Transformasi energi Qara Qitə semakin dipercepat. Pada tahun 2025, angka-angka yang melampaui rekor sebelumnya dalam kapasitas energi surya Afrika tercatat. Menurut laporan dari Global Solar Council, sektor energi surya di benua ini mengalami kemajuan penting yang menciptakan peluang baru untuk pertumbuhan ekonomi.
Peningkatan Drastis Tenaga Surya di Benua - Di Balik Pertumbuhan 54%
Pada tahun 2025, Afrika menambahkan hampir 4,5 gigavat kapasitas energi surya baru. Angka ini meningkat 54% dibandingkan tahun sebelumnya dan melampaui rekor yang ditetapkan pada 2023. Investasi besar dalam proyek-proyek utilitas menjadi pendorong utama pertumbuhan ini. Para ahli menyatakan bahwa infrastruktur energi surya di benua ini sedang dipersiapkan untuk memenuhi permintaan energi di masa depan.
Afrika Selatan Memimpin: Perbedaan Antar Negara
Melihat posisi terdepan di wilayah ini, Afrika Selatan mempertahankan posisinya yang kuat dengan kapasitas terpasang sebesar 1,6 gigavat.

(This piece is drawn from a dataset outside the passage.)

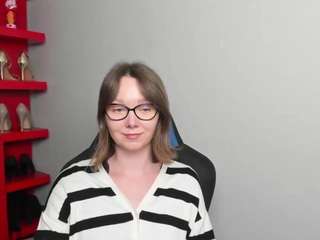 zoexox Live Webcam on CamSoda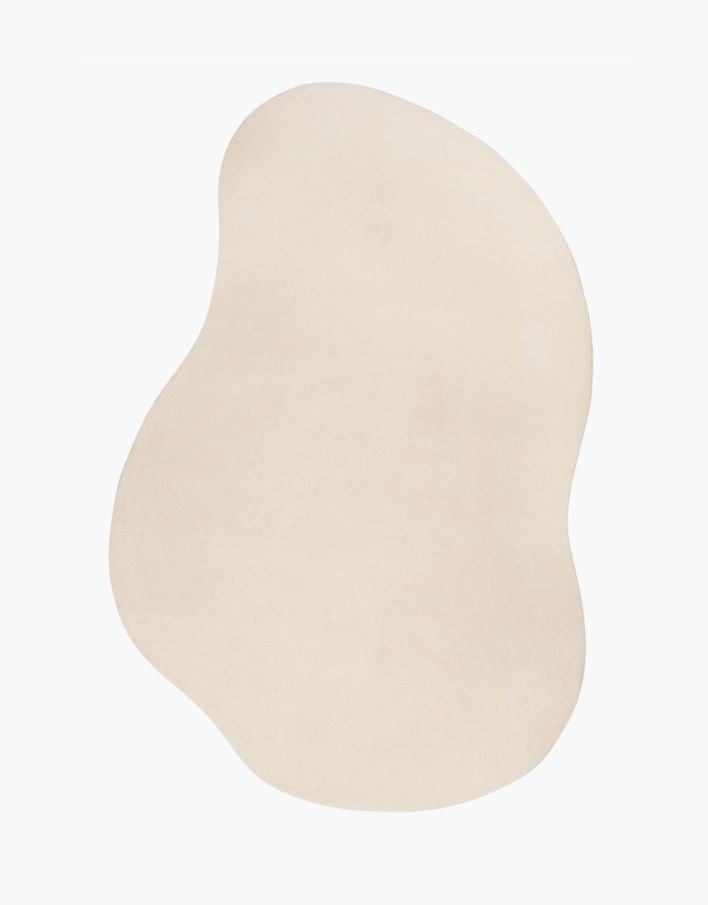 Gulvteppe offwhite - 180x270 cm offwhite - 1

Nigeria stabil di posisi kedua dengan kapasitas 803 megavat, sementara Mesir berada di posisi ketiga dengan kapasitas 500 megavat. Data ini menunjukkan tingkat minat yang berbeda-beda dari berbagai negara terhadap pengembangan energi surya.
Menuju 2029: Perluasan Luas Energi Surya Diperkirakan
Jika laju perkembangan yang diperkirakan dipertahankan, kapasitas energi surya tahunan Afrika tidak akan melebihi 33 gigavat hingga tahun 2029. Global Solar Council memproyeksikan bahwa sistem energi terdistribusi bersama pasar berbasis pengguna akan berkembang secara bersamaan di banyak negara baru. Tren ini menandai perubahan fundamental di sektor energi benua ini.
Lihat Asli
Halaman ini mungkin berisi konten pihak ketiga, yang disediakan untuk tujuan informasi saja (bukan pernyataan/jaminan) dan tidak boleh dianggap sebagai dukungan terhadap pandangannya oleh Gate, atau sebagai nasihat keuangan atau profesional. Lihat Penafian untuk detailnya.

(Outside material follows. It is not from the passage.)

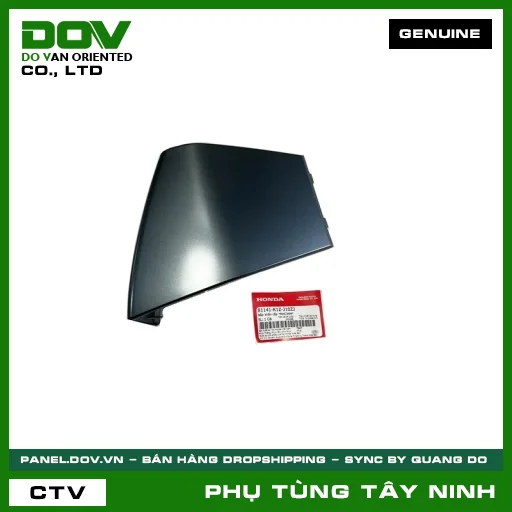 NẮP KHẨN CẤP *NHC34M* — 81141K1ZJ10ZJ
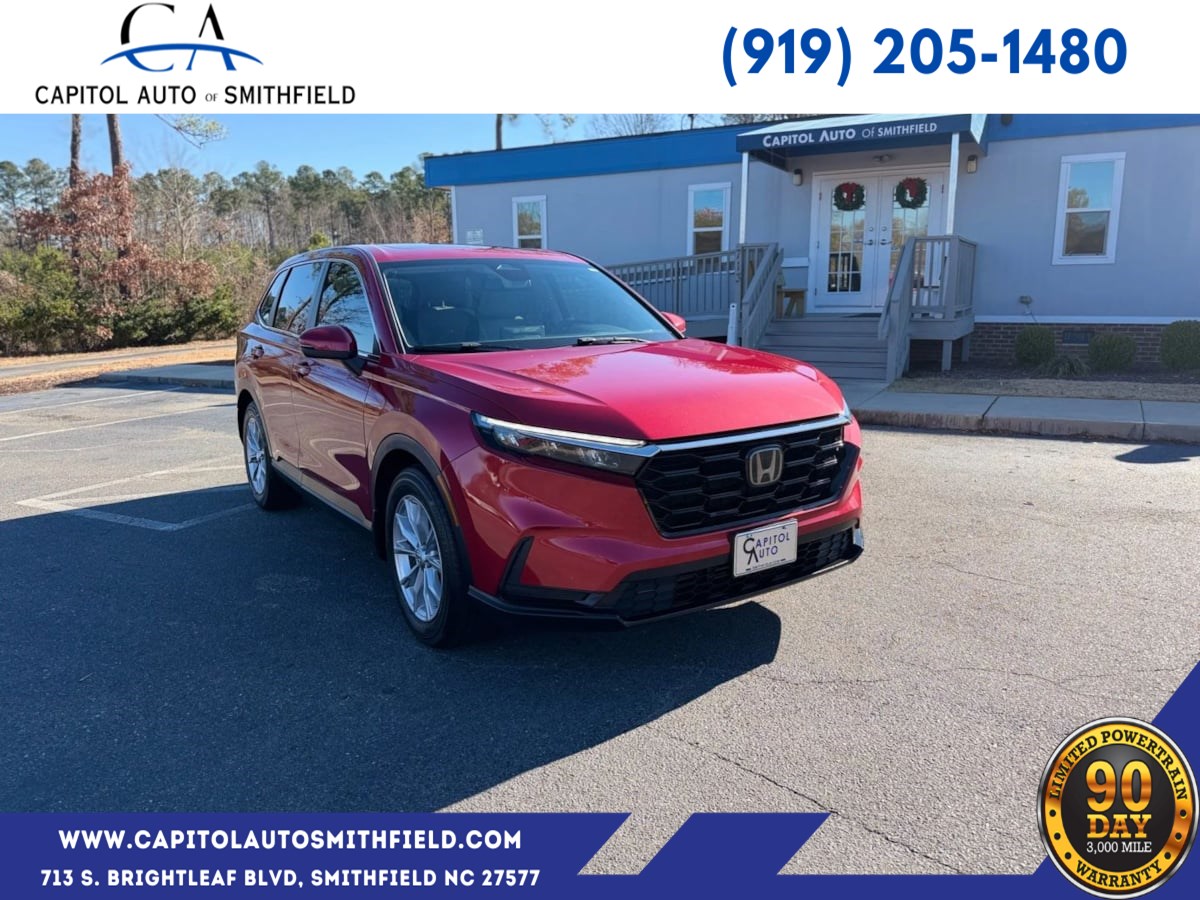 2023 Honda CR-V EX's photo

Afrika Memperoleh Rekor Energi Surya 2025: Melangkah ke Tahap Baru dengan 4.5 Gigawatt
Transformasi energi Qara Qitə semakin dipercepat. Pada tahun 2025, angka-angka yang melampaui rekor sebelumnya dalam kapasitas energi surya Afrika tercatat. Menurut laporan dari Global Solar Council, sektor energi surya di benua ini mengalami kemajuan penting yang menciptakan peluang baru untuk pertumbuhan ekonomi.
Peningkatan Drastis Tenaga Surya di Benua - Di Balik Pertumbuhan 54%
Pada tahun 2025, Afrika menambahkan hampir 4,5 gigavat kapasitas energi surya baru. Angka ini meningkat 54% dibandingkan tahun sebelumnya dan melampaui rekor yang ditetapkan pada 2023. Investasi besar dalam proyek-proyek utilitas menjadi pendorong utama pertumbuhan ini. Para ahli menyatakan bahwa infrastruktur energi surya di benua ini sedang dipersiapkan untuk memenuhi permintaan energi di masa depan.

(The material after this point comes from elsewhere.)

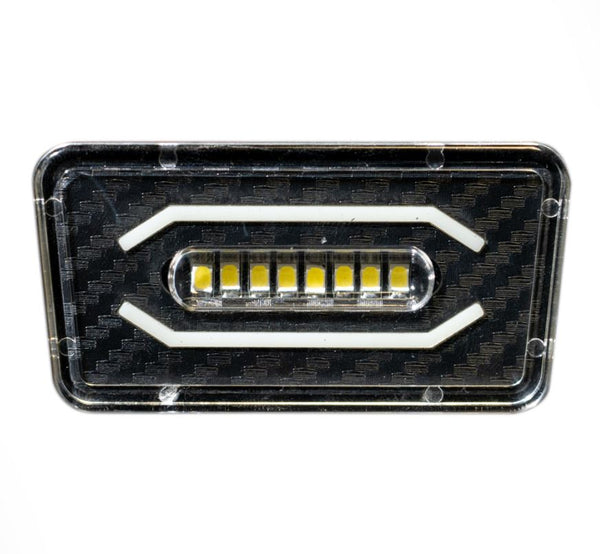 Recon License Plate Light (MPN: 264907)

Afrika Selatan Memimpin: Perbedaan Antar Negara
Melihat posisi terdepan di wilayah ini, Afrika Selatan mempertahankan posisinya yang kuat dengan kapasitas terpasang sebesar 1,6 gigavat. Nigeria stabil di posisi kedua dengan kapasitas 803 megavat, sementara Mesir berada di posisi ketiga dengan kapasitas 500 megavat. Data ini menunjukkan tingkat minat yang berbeda-beda dari berbagai negara terhadap pengembangan energi surya.
Menuju 2029: Perluasan Luas Energi Surya Diperkirakan
Jika laju perkembangan yang diperkirakan dipertahankan, kapasitas energi surya tahunan Afrika tidak akan melebihi 33 gigavat hingga tahun 2029. Global Solar Council memproyeksikan bahwa sistem energi terdistribusi bersama pasar berbasis pengguna akan berkembang secara bersamaan di banyak negara baru. Tren ini menandai perubahan fundamental di sektor energi benua ini.